Le créancier poursuivant disposait d’un titre exécutoire au moment des saisies, dès lors que l’ordonnance de suspension de l’arrêt civil ayant servi de fondement des saisies ne lui a été signifiée que postérieurement à l’accomplissement des saisies et à leur dénonciation.
Par conséquent, c’est à tort que le premier juge a ordonné la mainlevée de la saisie.
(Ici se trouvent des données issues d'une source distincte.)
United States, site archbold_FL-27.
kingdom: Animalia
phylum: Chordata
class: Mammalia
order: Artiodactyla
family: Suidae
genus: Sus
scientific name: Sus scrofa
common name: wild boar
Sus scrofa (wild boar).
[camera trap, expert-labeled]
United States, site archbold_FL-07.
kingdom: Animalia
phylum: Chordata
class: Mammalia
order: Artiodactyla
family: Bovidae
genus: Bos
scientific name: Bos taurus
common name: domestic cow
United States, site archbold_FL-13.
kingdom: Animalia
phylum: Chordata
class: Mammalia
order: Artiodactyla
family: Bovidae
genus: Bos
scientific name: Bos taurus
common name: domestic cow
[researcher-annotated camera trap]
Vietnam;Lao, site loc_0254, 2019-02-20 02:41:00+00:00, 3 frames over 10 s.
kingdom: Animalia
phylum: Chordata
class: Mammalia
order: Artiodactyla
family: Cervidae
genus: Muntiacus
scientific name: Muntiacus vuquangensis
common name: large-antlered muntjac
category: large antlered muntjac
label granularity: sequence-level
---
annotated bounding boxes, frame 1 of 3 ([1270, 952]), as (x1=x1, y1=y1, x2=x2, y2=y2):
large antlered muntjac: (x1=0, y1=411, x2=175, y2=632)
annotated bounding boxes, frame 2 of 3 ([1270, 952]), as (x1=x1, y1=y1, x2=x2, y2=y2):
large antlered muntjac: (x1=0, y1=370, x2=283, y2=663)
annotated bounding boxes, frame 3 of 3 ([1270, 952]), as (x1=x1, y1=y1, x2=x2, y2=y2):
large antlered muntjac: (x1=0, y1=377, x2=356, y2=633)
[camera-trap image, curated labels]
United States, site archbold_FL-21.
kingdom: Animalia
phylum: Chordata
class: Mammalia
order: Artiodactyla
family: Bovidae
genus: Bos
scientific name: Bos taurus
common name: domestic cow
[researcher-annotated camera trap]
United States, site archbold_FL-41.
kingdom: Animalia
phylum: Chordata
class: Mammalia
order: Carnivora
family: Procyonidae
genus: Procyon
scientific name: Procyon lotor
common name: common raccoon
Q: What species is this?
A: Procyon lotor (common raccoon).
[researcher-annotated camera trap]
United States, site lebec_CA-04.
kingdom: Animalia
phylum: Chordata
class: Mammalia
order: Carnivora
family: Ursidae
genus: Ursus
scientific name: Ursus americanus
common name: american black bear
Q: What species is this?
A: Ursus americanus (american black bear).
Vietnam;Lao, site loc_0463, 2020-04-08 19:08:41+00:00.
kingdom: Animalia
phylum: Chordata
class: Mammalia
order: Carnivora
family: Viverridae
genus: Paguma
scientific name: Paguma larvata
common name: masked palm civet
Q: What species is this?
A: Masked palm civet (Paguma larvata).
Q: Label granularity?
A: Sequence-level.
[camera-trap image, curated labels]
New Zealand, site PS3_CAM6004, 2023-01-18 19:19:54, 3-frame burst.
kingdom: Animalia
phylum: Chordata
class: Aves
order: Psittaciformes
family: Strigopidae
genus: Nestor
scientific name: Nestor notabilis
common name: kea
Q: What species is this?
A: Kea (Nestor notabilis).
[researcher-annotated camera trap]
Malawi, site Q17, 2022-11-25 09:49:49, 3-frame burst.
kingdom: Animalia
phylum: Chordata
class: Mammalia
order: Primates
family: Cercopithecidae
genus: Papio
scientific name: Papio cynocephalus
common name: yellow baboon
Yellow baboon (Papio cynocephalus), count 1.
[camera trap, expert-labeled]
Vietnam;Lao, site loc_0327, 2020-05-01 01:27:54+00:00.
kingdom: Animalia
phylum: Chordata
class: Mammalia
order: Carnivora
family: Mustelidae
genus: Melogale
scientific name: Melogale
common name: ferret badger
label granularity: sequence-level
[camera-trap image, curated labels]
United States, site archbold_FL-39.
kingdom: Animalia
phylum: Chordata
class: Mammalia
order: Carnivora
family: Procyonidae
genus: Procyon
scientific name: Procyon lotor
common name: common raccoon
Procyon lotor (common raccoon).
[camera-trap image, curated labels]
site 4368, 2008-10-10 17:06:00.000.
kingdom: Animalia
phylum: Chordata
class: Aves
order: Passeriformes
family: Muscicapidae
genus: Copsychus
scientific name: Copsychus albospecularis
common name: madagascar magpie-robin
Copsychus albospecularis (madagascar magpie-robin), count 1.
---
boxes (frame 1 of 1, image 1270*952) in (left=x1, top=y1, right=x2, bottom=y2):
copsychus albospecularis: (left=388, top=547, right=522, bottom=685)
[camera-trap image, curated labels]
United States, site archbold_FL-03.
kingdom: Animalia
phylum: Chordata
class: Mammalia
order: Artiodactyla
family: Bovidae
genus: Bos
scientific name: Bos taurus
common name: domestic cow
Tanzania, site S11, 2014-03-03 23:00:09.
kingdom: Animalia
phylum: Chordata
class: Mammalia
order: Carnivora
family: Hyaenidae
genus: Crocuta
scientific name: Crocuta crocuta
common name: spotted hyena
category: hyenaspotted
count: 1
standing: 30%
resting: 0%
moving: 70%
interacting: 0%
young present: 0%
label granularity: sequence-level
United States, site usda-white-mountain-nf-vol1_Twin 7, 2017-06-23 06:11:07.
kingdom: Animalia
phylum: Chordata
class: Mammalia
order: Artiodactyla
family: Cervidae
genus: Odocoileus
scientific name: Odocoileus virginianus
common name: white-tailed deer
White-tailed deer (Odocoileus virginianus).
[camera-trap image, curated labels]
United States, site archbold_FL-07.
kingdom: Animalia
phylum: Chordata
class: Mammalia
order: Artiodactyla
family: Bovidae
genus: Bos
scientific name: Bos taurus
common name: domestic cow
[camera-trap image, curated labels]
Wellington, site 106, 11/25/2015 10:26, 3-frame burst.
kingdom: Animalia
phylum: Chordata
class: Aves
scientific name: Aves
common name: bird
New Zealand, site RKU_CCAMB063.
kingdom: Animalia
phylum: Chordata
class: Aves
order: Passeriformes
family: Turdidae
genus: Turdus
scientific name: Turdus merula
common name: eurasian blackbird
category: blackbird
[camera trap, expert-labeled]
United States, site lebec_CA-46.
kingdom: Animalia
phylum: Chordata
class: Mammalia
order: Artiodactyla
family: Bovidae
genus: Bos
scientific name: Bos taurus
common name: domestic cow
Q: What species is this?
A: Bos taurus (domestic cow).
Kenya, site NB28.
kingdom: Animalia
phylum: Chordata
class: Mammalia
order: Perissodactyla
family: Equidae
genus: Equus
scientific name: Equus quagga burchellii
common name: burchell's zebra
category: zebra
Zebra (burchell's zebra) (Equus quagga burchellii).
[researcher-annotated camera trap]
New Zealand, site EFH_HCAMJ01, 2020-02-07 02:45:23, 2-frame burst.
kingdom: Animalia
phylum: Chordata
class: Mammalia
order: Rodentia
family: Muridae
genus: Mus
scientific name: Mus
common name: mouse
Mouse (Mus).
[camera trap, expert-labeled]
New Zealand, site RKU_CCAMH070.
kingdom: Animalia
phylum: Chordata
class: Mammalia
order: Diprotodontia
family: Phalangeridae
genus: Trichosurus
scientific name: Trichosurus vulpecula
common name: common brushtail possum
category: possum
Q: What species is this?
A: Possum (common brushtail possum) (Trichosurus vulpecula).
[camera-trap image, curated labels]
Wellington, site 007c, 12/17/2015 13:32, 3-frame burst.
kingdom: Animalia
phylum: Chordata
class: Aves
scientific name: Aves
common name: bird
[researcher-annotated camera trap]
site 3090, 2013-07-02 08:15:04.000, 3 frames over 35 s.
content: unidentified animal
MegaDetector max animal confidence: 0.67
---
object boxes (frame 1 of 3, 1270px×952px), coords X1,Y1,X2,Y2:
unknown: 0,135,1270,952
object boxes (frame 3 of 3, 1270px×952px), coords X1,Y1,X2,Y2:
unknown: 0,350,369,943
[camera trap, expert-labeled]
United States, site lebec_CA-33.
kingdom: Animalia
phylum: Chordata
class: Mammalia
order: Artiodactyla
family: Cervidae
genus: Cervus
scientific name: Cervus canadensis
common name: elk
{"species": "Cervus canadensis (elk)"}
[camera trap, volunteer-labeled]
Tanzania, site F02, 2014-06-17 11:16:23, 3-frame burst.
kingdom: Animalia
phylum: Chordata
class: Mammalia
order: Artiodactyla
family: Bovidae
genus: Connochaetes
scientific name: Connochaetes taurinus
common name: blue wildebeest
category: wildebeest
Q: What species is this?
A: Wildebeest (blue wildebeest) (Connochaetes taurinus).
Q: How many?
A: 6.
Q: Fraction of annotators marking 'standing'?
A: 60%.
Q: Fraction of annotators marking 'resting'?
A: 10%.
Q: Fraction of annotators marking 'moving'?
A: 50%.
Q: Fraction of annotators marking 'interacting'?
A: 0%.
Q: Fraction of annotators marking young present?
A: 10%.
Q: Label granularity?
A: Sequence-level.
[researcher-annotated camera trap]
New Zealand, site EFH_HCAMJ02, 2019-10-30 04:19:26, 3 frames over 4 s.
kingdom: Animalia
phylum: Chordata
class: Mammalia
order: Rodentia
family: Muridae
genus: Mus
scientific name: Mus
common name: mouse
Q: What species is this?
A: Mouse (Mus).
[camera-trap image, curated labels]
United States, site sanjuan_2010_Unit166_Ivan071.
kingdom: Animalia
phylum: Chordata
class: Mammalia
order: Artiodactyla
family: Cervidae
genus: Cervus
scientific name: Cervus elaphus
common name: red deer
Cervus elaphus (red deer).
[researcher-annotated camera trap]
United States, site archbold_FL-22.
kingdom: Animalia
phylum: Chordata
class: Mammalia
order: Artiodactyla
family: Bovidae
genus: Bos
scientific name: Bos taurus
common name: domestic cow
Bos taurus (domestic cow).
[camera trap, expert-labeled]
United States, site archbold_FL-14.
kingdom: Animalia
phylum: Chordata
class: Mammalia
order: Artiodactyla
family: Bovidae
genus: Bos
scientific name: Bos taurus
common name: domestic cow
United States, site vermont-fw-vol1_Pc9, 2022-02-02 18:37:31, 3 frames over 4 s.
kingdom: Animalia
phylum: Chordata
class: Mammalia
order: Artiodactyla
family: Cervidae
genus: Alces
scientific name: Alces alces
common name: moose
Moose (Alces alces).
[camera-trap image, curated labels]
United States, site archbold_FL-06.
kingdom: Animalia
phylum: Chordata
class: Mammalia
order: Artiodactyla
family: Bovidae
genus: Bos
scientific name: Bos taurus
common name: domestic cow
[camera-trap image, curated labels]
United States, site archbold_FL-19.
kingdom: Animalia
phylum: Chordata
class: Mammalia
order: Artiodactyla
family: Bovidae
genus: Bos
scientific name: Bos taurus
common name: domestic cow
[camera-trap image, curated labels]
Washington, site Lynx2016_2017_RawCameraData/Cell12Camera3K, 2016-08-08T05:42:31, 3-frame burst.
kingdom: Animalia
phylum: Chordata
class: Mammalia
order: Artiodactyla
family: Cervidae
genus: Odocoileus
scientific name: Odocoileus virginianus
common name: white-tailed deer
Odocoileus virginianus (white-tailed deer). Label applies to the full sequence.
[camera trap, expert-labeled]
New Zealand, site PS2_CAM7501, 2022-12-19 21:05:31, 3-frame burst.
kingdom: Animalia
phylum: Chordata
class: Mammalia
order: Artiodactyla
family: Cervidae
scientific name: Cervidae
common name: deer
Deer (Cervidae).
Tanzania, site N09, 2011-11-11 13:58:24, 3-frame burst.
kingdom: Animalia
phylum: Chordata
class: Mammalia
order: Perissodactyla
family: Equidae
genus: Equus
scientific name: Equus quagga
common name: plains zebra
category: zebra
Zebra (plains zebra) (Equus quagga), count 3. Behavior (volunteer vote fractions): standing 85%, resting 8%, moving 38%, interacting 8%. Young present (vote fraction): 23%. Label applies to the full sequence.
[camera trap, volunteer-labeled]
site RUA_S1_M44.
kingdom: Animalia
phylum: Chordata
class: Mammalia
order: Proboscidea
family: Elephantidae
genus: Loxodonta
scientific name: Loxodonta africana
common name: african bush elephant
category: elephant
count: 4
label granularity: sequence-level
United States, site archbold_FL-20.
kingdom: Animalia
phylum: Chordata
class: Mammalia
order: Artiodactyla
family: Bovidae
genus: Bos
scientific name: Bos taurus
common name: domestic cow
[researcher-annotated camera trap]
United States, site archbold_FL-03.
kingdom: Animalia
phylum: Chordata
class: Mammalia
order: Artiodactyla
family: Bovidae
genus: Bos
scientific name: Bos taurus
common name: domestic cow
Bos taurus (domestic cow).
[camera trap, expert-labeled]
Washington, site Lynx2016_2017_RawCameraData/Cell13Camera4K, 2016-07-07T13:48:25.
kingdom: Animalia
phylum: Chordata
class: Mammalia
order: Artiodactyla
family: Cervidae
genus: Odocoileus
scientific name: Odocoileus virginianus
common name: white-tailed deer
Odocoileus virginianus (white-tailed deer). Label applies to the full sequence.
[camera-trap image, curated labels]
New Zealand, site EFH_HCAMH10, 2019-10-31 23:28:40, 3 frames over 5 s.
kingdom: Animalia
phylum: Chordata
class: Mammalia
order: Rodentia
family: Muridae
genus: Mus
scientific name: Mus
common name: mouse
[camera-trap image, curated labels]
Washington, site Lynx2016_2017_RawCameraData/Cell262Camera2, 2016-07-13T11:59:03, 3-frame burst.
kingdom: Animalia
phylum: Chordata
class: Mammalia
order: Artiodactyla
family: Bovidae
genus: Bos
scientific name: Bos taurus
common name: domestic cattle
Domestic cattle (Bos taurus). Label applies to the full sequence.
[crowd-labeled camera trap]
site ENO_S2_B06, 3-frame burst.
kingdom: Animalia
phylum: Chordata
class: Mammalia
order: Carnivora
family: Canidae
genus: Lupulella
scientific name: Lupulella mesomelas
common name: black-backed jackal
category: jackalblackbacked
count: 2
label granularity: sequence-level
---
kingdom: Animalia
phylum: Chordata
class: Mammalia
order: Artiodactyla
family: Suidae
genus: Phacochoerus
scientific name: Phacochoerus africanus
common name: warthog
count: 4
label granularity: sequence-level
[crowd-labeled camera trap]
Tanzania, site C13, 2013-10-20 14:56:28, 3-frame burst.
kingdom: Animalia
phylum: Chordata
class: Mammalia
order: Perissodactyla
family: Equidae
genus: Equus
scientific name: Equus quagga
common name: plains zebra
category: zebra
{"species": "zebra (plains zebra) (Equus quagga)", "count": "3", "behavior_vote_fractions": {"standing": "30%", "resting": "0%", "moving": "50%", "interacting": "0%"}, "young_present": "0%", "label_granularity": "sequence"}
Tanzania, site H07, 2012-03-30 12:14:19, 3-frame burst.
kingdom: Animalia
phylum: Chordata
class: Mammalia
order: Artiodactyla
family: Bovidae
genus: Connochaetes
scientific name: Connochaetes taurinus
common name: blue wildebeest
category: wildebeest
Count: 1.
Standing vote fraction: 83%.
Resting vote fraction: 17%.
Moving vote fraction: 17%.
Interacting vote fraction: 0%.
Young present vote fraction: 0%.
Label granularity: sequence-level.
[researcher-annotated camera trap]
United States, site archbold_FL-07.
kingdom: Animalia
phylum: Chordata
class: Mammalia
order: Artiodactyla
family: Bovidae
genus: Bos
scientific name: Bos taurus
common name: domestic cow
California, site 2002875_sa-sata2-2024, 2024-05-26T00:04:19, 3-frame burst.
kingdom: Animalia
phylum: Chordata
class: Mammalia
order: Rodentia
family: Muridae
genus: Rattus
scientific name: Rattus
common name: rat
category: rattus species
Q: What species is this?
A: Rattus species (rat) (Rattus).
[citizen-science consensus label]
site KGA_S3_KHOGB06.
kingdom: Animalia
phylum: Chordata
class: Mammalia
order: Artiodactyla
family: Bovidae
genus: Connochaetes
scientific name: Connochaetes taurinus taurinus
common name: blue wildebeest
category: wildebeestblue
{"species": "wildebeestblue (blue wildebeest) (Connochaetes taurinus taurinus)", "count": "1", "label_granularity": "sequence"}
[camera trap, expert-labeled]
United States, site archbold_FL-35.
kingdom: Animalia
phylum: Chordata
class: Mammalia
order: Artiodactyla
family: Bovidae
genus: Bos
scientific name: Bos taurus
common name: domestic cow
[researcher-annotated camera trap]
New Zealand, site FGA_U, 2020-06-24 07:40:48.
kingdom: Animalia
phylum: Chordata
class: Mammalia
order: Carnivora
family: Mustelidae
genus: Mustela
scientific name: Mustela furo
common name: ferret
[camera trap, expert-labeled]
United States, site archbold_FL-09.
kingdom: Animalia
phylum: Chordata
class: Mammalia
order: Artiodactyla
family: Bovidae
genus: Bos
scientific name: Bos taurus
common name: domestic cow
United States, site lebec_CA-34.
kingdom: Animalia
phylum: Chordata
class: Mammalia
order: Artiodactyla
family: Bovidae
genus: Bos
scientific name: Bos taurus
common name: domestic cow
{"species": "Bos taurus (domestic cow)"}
La saisie-attribution de créances est régulière, dès lors que l’acte de dénonciation contient une copie de l’acte de saisie, que les tiers saisis ont reçu signification de l’acte d’huissier portant saisie-attribution de créances et que la dénonciation a été faite au débiteur saisie dans le délai prévu.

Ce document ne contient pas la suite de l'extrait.